I want to improve my braking performance on my CAAD9 5. I don't have the money to upgrade to better brakes but I would like to improve on the current pads. I would like to purchase koolstop or some other well-respected brake pad but I am unsure what to look for in the description in terms of compatibility with tektro.

Any advice?


----------



## ph0enix (Aug 12, 2009)

I wore the Tektro pads that came on my bike recently and my LBS replaced them with stock Shimano pads. The difference in stopping power is very noticeable. I haven't tried the Koolstops but I'm wondering if they make the rims wear out faster than your average pads.


----------



## Devastator (May 11, 2009)

If Shimano pads work Id recommend DA pads, Im running 7900 pads in my Ultegra brakes and they provide plenty of braking power, I do only weigh 165 though. I got em for $10 a set. Theres a huge difference between my Ultegra pads and DA pads. I did consider Sram RED brakes which are swiss stops but they were I think 20 a piece, It felt hard for me to justify twice the price, for maybe a little better stopping power.


----------



## AJL (Jul 9, 2009)

Just stop by your LBS and get some Shimano (or Koolstop) pads. The difference, especially in the wet, will be very obvious.


----------



## tober1 (Feb 6, 2009)

+1 just get some koolstops. They are le good. 
Calipers shmalipers.

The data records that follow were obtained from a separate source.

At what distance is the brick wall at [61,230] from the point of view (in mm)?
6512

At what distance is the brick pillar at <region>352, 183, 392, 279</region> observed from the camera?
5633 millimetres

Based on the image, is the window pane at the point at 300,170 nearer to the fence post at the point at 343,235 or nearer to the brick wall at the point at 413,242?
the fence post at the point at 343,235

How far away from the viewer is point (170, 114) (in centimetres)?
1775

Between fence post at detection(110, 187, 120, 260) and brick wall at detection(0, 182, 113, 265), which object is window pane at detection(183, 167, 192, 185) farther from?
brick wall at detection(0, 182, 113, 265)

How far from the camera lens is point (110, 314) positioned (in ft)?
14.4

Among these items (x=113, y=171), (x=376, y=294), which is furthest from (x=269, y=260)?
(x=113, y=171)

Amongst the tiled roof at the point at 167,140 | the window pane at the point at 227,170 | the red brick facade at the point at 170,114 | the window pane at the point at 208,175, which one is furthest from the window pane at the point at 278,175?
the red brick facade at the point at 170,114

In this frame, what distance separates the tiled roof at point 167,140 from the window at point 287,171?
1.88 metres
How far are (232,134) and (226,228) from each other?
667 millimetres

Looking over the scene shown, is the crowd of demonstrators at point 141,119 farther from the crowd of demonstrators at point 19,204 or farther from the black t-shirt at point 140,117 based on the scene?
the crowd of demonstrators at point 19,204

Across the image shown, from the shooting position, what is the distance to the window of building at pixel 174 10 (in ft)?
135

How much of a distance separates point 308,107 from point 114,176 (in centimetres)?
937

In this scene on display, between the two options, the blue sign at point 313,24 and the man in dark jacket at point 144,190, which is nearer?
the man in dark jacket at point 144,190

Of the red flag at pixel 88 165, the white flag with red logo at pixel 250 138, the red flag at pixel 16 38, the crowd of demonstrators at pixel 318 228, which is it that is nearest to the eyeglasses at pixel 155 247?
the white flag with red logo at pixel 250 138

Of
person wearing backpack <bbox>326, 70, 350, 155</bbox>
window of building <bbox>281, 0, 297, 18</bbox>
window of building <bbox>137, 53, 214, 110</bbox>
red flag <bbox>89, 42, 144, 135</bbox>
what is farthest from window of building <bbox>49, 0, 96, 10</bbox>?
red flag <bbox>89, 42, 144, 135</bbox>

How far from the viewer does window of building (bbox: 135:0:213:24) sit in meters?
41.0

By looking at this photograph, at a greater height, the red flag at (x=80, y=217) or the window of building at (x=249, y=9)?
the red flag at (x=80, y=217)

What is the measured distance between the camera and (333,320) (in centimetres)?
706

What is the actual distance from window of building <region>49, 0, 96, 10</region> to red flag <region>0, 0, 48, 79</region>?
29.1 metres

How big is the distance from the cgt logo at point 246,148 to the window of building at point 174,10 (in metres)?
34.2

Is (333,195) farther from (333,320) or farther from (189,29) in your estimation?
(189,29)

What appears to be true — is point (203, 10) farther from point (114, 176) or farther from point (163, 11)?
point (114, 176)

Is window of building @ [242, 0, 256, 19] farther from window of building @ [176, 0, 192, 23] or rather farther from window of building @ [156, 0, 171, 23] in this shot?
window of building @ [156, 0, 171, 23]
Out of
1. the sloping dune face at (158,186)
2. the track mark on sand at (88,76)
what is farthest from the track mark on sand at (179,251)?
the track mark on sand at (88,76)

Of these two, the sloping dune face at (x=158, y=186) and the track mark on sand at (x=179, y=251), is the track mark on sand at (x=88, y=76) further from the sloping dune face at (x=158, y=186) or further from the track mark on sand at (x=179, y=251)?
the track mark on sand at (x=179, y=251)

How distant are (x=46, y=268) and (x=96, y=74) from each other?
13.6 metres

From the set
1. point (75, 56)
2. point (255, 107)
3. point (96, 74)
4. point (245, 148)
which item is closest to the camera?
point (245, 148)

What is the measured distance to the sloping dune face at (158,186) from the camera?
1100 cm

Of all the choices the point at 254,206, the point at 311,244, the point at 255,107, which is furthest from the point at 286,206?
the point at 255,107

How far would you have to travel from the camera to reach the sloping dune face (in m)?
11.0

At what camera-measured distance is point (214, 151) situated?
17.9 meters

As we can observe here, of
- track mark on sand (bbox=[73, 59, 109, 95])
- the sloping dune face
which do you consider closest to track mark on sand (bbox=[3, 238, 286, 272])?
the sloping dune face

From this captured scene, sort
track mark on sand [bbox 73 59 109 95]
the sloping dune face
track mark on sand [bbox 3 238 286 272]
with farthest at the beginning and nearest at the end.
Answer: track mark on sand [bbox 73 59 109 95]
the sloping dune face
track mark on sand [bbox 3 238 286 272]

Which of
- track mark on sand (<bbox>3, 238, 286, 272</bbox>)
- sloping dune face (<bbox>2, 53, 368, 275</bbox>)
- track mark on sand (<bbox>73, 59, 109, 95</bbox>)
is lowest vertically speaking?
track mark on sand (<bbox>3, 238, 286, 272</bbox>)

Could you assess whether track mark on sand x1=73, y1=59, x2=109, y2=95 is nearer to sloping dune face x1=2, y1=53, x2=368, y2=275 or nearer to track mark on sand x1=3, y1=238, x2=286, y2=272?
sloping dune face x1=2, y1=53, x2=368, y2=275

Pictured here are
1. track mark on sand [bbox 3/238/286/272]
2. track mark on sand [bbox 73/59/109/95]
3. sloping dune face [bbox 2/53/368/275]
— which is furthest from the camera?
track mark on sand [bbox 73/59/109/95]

The pads make a much bigger difference.


----------



## knucklesandwich (Feb 23, 2007)

Get the salmon Dura Type ones:
http://www.koolstop.com/brakes/index.php#Anchor-Salmon-57343


----------



## CHL (Jun 24, 2005)

If you're going to ride in wet weather, then get the Koolstop Salmon colored pads. I couldn't stop my bike worth beans using the Shimano pads (Ultegra 6600/Eurus Wheels - 125-130lbs). I don't know if there is a difference in brake pads between 7800 and 6600. I've never ridden my 7800 equiped bike in the rain or wet terrain.

CHL


----------